I promise her. “We’ll do everything to keep you as safe as possible.”

  “I know, and I’m okay with that, as long as you keep yourself safe, too.”

  “I’m not the one I’m worried about here.”

  “Aren’t you glad I’m here, then? I can do the worrying for both of us.”

  Chapter 19

  I walk Chloe back to her office. She’s three buildings over, so we get to spend a few minutes holding hands in the sunshine, and it feels good. So much of our relationship has been, if not fully in darkness, then at least dark, that it feels amazing to have the warmth of the sun beating down on our faces and shoulders.

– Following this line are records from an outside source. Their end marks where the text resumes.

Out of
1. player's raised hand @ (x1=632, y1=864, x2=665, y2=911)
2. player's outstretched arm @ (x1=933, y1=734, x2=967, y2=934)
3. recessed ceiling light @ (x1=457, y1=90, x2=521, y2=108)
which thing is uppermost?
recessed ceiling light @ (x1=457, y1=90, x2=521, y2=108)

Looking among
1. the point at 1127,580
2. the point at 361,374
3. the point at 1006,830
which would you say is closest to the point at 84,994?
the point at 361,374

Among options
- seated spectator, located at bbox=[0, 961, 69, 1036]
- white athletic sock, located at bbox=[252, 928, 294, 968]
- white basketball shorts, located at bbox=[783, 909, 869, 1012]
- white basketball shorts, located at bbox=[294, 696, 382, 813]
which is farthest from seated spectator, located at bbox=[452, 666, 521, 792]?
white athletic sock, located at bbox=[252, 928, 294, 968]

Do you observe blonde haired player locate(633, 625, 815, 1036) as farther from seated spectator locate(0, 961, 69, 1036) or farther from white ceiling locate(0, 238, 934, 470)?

  If I were a more metaphysical sort, I’d say it feels like a sign. But I’m not, so I’ll just run with it. Just enjoy looking at the sun glinting off my wife’s strawberry blond hair. Just enjoy the feel of her hand, warm and steady, in my own.

  I’m planning on walking her all the way up to her cubicle, but once we get to her building she puts a hand in the middle of my chest and gently pushes me back from the door. “This is as far as you go.”

  She brushes a quick kiss onto the corner of my mouth.

  “What do you mean? I’ll walk you up.” I go to open the door.

  “No,” she says. “You won’t. I don’t walk you to your office like you’re a little kid, so you don’t get to walk me to mine.”

  “I’d love it if you walked me to my office. In fact, let’s head back that way right now.” I waggle my brows at her suggestively. “I’ll clear my afternoon schedule and we can—”

  “God.” She rolls her eyes at me. “You are such an idiot.”

  “Hey. Ten minutes ago you were calling me brilliant.”

  “Ten minutes ago, you were brilliant. Now you’re just pathetic.”

  “Watch it, lady.” I grab her wrist, pull her into my body. “Don’t you know us big-business types have very fragile egos?”